• **EXTRAIT FOURNI**:
§
Comme
Saint Pie X le déclare dans son encyclique, cet événement ne peut surprendre personne.
Elle « n’est ni une nouveauté, ni
une surprise » pour ceux qui sont témoins de ces « coups si nombreux et si redoutables tour à
tour portés par l’autorité publique à la religion ». Elle n’est qu’une
suite logique d’une série de mesures qui se sont abattues sur elle, mesures qui
« peu à peu séparaient de fait
l’Église de l’État ».
La
loi de 1905 résulte donc d’une série d’autres textes législatifs qui, tous,
conduisent à la mise en place d’un État
laïque. « Clé de voûte de la
laïcité », elle conforte et finalise la mise en place d’un nouveau
régime, un nouveau rapport entre l’Église et l’État. Après plus d’un siècle
d’existence, elle paraît renfermer les principes même de notre nation.
Cependant, aujourd’hui, elle ne peut guère être comprise, comme les réactions
qu’elle provoque encore, sans revenir
aux textes et aux mesures qui la précèdent et dont elle est une sorte de
conclusion. Comme nous l’avons pu le constater dans notre article précédent[2], elle contient
bien des difficultés et des contradictions. Mais au-delà du texte, elle porte
des valeurs que l’homme contemporain risque de ne pas saisir s’il ne revient
pas à ce passé. Le chrétien risque aussi de croire que le régime qu’elle a
institué est un régime normal, sans danger ni difficulté, et donc un régime
acceptable. Comment pourrait-il alors comprendre aujourd’hui les angoisses et les sollicitudes de Saint
Pie X ? Comprendra-t-il tous le sens de la résistance et du combat de
l’Église pour réduire les effets néfastes d’une telle loi ?
L’œuvre
de la révolution
Pillage d'une église en 1793
Huile sur toile, Victor Henri Juglar (v. 1885)
Musée de la Révolution française
|
Par
la constitution civile du clergé de 1790, l’assemblée nationale a voulu
constituer une Église nationale, soumise à l’État et aux lois de la république en
voulant l’ériger comme une véritable administration, avec des évêques et des
prêtres à sa solde. De manière unilatérale, sans aucune concertation avec les
autorités ecclésiastiques, reniant l’autorité du pape, les députés lui ont imposé
une nouvelle organisation, une nouvelle direction à l’Église, croyant pouvoir
faire et défaire la religion à leur gré, croyant qu’une loi suffise pour
qu’elle se transforme selon leur convenance. Il suffit d’un vote pour que tout
se plie à leur volonté. Mais elle a été un échec. Pire. Elle est devenue une
calamité. Comment l’Église aurait-elle pu accepter un tel abus de pouvoir, un
tel dictat, sans se défendre et rappeler ce qu’elle est ? Fort de leurs
prétentions et de leurs nouveaux pouvoirs, aveuglés par leurs passions et leur
idéologie, les politiques ont voulu imposer leur volonté par la force, la
violence et le sang, initiant ainsi les persécutions des temps modernes. Que de
crimes et de sang versés ! Le concordat de 1801 a ainsi mis fin à cette
tragédie odieuse et terrifiante…
La
confusion des pouvoirs temporel et religieux
Tout
a débuté par la suppression de la dîme et la mise à disposition des biens
ecclésiastiques à la nation, c’est-à-dire par la suppression des revenus de
l’Église en France en échange d’une compensation financière. L’appropriation de
ses richesses et de ses biens ont ainsi rendu illusoire l’autonomie de l’Église et l’a rendue dépendante de l’État.
§
• **PROBLÈME POSÉ A**:
Indiquez si chacune des affirmations suivantes s’accorde avec l’extrait sur la loi de 1905, en répondant par oui ou par non et en citant à l’identique les mots qui en décident : (i) la loi de 1905 découle d’une série d’autres textes législatifs ; (ii) la constitution civile du clergé a été élaborée en concertation avec les autorités ecclésiastiques ; (iii) le concordat de 1801 a mis fin à la tragédie décrite.
• **PROBLÈME POSÉ B**:
Reproduisez fidèlement le passage de l’extrait sur la loi de 1905 qui va de « Cependant, aujourd’hui, elle » jusqu’à « telle loi ? » inclus.

• **INFORMATIONS FOURNIES**:
§
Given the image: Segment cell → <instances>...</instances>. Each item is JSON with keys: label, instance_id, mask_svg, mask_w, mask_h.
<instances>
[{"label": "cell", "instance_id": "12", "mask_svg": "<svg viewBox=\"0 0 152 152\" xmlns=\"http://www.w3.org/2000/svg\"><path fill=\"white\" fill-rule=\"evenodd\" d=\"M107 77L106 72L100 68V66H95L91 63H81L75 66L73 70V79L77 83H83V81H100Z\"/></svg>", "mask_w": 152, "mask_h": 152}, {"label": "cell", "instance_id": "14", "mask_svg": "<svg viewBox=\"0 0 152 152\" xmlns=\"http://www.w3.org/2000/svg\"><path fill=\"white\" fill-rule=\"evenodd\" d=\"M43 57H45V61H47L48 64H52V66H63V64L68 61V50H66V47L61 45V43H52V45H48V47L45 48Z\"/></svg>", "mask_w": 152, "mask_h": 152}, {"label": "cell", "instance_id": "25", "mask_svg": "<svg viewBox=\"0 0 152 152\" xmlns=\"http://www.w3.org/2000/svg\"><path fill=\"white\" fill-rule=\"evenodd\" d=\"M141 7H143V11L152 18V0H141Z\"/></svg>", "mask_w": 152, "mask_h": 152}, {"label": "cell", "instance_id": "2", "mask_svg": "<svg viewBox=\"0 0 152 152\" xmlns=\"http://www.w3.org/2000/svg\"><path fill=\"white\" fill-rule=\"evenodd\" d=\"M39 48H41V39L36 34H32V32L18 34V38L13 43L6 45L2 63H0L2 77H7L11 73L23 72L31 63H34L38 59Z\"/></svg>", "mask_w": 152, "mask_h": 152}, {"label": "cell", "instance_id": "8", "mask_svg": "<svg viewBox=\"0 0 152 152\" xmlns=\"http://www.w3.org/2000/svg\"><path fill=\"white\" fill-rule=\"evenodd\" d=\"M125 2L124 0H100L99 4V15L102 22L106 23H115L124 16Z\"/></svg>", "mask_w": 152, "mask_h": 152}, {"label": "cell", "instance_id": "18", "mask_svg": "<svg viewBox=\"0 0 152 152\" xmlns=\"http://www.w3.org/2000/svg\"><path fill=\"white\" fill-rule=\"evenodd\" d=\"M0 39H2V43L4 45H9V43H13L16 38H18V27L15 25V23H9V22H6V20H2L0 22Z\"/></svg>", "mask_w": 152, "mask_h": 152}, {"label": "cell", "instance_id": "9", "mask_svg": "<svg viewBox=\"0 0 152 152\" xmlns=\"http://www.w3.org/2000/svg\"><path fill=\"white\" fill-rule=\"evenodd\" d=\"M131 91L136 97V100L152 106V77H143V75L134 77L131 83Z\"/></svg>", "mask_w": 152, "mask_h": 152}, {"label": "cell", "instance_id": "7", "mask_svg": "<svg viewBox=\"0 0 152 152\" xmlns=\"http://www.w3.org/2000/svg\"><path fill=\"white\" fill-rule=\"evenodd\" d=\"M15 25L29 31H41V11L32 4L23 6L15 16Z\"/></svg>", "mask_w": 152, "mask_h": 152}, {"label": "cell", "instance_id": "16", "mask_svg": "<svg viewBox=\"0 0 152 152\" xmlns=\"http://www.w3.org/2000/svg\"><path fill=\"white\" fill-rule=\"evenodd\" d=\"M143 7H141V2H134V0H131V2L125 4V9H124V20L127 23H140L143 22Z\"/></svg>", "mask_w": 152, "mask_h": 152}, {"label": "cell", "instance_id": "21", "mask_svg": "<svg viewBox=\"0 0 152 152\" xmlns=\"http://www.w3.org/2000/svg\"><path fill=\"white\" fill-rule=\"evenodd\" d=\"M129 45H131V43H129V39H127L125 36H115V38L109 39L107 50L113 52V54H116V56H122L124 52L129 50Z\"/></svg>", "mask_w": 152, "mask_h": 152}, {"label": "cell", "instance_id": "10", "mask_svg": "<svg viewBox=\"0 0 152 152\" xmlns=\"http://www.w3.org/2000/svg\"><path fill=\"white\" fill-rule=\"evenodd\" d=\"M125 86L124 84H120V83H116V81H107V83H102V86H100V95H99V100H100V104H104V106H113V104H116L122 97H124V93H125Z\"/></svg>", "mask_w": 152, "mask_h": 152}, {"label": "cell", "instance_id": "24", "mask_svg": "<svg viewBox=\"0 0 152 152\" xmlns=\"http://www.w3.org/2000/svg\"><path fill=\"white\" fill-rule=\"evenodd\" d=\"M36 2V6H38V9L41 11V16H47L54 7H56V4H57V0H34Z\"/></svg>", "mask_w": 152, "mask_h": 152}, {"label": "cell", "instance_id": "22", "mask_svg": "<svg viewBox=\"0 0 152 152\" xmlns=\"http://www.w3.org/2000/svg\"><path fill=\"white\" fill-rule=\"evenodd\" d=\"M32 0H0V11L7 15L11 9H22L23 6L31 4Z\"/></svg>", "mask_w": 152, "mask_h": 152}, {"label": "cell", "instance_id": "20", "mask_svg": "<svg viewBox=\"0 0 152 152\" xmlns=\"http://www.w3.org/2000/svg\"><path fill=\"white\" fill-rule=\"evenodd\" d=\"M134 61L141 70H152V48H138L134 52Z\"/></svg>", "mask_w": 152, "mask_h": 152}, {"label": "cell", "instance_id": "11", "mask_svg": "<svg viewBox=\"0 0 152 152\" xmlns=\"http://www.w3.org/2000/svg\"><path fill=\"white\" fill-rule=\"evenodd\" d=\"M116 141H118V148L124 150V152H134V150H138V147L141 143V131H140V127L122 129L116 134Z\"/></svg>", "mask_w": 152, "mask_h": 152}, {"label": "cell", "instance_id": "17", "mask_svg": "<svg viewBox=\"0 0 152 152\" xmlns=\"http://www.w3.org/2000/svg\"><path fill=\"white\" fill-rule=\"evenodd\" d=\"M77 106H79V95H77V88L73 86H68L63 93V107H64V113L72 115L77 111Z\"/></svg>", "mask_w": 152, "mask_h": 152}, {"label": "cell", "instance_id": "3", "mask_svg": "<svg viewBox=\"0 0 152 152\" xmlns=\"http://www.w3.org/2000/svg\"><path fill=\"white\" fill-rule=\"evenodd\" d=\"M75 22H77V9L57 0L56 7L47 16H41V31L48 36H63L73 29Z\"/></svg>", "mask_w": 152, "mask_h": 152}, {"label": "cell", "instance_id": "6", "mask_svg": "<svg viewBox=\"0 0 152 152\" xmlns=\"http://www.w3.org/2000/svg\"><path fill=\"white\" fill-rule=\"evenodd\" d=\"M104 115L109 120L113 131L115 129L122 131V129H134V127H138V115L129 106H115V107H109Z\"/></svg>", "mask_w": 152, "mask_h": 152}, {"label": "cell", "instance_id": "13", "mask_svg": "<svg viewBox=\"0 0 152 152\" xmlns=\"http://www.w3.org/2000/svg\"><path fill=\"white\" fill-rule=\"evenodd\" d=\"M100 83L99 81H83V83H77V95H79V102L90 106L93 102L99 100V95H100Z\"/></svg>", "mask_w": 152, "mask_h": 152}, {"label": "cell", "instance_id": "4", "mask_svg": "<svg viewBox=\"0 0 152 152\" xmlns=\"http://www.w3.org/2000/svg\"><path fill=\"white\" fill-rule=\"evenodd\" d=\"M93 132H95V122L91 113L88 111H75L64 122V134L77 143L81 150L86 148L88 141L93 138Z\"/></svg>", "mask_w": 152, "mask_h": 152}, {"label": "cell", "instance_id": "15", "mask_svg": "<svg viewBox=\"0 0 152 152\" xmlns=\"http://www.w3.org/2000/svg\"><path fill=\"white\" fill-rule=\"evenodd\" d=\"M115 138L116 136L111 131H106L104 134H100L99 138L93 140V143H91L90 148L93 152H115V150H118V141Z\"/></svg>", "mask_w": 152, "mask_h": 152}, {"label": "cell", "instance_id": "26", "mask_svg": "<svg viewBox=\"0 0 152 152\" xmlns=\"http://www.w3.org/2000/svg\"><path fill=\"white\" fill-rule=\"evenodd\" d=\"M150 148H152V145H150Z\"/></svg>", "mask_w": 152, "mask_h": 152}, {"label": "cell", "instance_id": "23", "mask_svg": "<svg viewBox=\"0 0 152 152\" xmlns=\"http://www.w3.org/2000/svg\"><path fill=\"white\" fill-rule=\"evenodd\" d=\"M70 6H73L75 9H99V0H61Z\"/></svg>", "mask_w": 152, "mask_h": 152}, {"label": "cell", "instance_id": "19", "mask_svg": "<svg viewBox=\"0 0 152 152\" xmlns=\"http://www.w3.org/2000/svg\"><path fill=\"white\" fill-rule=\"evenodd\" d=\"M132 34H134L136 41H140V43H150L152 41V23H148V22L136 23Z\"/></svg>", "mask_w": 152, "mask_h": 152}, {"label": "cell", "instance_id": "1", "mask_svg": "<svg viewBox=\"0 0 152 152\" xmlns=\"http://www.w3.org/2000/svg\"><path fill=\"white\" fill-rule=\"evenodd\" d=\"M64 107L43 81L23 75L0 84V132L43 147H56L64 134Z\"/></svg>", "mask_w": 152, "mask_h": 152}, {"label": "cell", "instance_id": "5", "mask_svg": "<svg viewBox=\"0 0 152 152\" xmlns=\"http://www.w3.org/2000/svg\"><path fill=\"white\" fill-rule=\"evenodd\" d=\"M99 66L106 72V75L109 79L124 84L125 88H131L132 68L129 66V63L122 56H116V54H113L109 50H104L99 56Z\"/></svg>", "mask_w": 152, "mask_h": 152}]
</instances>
§
• **RÉPONSE EXACTE A**:
(i) Oui : « La loi de 1905 résulte donc d’une série d’autres textes législatifs ».
(ii) Non : « De manière unilatérale, sans aucune concertation avec les autorités ecclésiastiques ».
(iii) Oui : « Le concordat de 1801 a ainsi mis fin à cette tragédie odieuse et terrifiante… ».

• **RÉPONSE EXACTE B**:
Cependant, aujourd’hui, elle ne peut guère être comprise, comme les réactions
qu’elle provoque encore, sans revenir
aux textes et aux mesures qui la précèdent et dont elle est une sorte de
conclusion. Comme nous l’avons pu le constater dans notre article précédent[2], elle contient
bien des difficultés et des contradictions. Mais au-delà du texte, elle porte
des valeurs que l’homme contemporain risque de ne pas saisir s’il ne revient
pas à ce passé. Le chrétien risque aussi de croire que le régime qu’elle a
institué est un régime normal, sans danger ni difficulté, et donc un régime
acceptable. Comment pourrait-il alors comprendre aujourd’hui les angoisses et les sollicitudes de Saint
Pie X ? Comprendra-t-il tous le sens de la résistance et du combat de
l’Église pour réduire les effets néfastes d’une telle loi ?